Simple Chicken is quite basic. It is an easy dish to make that goes with just about any side items. This can be grilled or baked. The recipe below is for 1 serving but you can make as many as you like. Each serving has 4 net carbs. But this will vary depending on the brand of Italian dressing that you buy.


1 Boneless chicken breast
3 tablespoons Italian Dressing


Coat chicken with dressing. Marinating will increase flavor but is not necessary. Bake at 375 for 20 minutes or grill until done.

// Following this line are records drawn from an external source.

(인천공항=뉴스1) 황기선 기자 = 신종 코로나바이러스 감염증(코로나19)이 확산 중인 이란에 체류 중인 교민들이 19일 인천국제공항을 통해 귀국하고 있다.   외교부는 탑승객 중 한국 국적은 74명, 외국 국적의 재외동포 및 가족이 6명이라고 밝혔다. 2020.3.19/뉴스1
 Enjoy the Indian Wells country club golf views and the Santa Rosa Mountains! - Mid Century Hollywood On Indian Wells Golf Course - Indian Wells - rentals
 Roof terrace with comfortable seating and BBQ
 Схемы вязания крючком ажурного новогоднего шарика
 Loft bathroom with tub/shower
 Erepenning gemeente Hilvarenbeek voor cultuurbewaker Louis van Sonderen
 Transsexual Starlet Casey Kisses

Pecan Pie - 7.5 net carbs per serving

Here's a pretty good recipe for pecan pie. I've seen it on and various low-carb discussion forums. Since it is not original and I made minimal modifications, I'm linking to the recipe. Click here to view original recipe. It's not quite as good as the "real" thing but is very good considering that it is low carb. They used sugar free maple syrup instead of corn syrup. Sugar free syrup has sugar alcohols. When calculating the net carbs, I counted half the carbs from sugar alcohols. I cut the pie into 8 pieces, not 6 as in the recipe. I also used Sweetzfree (0 carbs) instead of granular Splenda. With Sweetzfree, the pie has 60 net carbs (7.5 net carbs each at 8 servings). If you use granular Splenda, add 24 to make 84 net carbs (10.5 net carbs each at 8 servings). If you use a Splenda quickpack, add only 8 net carbs to make it 68 (8.5 net carbs each at 8 servings). I ate this for breakfast this morning.... I hope you enjoy it.

1 1/2 cups almond flour
4 tablespoons, melted butter

3 eggs
1 cup equiv. to sugar *
1 teaspoon vanilla
2 tablespoons melted butter
1 cup sugar free maple syrup
1 1/2 cups pecans

For the crust, mix together the ingredients, press into an 8" or 9" pie plate and refrigerate.

Beat the eggs with the sweetener.

Add the vanilla, butter and syrup, then add the pecans.

Pour into the crust and bake at 350°F for about 45 minutes.

*I suggest a single splenda quick pack as the sweetener.